The scientific basis for this approach was that normal resting cells do not express IL-2R alpha, but it is expressed by abnormal T-cells in patients with lymphoid malignancies. He introduced different forms of IL-2R-directed therapy, including unmodified murine antibodies to IL-2R alpha (anti-Tac, the first antibody to a cytokine receptor to receive FDA approval), humanized anti-Tac (daclizumab, Zenapax) and the antibody armed with toxins or alpha and beta-emitting radionuclides.

He showed that daclizumab contributes to reducing renal transplant rejection and is of value in the treatment of T-cell-mediated autoimmune disorders including multiple sclerosis.
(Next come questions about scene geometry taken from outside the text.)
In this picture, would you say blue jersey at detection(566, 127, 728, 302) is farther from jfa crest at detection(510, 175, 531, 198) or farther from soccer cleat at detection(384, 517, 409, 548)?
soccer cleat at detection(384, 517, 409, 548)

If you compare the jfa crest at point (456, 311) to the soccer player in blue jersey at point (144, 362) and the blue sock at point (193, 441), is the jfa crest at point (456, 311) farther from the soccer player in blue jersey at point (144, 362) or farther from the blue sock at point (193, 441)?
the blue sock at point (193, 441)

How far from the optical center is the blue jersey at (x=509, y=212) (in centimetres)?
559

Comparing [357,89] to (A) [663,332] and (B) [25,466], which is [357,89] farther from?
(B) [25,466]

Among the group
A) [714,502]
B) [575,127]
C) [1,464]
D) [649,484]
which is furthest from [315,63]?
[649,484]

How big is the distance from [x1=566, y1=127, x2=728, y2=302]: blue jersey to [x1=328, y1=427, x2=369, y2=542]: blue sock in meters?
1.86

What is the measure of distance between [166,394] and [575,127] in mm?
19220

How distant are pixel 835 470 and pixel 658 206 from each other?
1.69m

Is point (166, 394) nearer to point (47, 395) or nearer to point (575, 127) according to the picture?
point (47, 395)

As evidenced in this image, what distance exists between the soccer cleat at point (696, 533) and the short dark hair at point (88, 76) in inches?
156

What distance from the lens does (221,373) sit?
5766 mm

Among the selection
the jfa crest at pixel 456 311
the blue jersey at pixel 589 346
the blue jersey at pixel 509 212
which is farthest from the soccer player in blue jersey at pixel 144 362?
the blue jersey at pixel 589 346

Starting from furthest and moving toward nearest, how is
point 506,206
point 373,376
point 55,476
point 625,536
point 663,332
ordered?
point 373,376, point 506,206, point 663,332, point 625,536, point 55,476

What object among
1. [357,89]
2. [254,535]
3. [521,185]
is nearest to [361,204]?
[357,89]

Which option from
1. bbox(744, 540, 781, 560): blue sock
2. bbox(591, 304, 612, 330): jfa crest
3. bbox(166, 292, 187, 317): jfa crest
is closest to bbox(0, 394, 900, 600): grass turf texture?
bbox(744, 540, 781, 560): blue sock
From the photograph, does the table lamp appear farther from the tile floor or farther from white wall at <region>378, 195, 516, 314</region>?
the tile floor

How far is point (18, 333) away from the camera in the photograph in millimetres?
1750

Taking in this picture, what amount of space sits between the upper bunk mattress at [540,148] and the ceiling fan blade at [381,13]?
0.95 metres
He demonstrated that refractory and relapsed Hodgkin's lymphoma (HL) patients could be effectively treated with daclizumab armed with Yttrium-90, because most normal cells do not express CD25, but it is expressed by some Reed-Sternberg cells and by rosetting polyclonal T-cells in lymphomatous masses. Responses were seen among the patients whose Reed-Sternberg cells were CD25 negative, provided that the associated rosetting T-cells expressed CD25.

Waldmann co-discovered the cytokine interleukin 15 (IL-15) and elucidated its role in the development of NK and CD8-memory T cells and its inhibition of activation induced cell death. He demonstrated that it is bound to IL-15 R alpha on the surface of antigen presenting cells and presented in trans to T-cells in an immune synapse. He demonstrated that IL-15 is useful in the treatment of cancer in mice and has completed a clinical trial using IL-15 in therapy of patients with metastatic melanoma and renal cell cancer.

Furthermore, Waldmann demonstrated that vaccines containing IL-15 induced long-lasting, high-avidity CD8-mediated CTL immunity.

Waldmann studied adult T-cell leukemia that develops in individuals infected with the retrovirus human T-cell lymphotropic virus-1 (HTLV-1). Dr. Waldmann demonstrated that the HTLV-1 encoded protein Tax constitutively activates two autocrine (IL-2R/IL-2, IL-15R/IL-15) and one paracrine (IL-9) system. Waldmann demonstrated that daclizumab provides effective therapy for some patients with a previously invariably fatal leukemia, HTLV-I associated adult T-cell leukemia (ATL).

In the early 80s Waldmann studied immunoglobulin gene rearrangement in and cell surface markers on acute lymphocyte leukemias.

In 1961 Waldmann described Waldmann disease.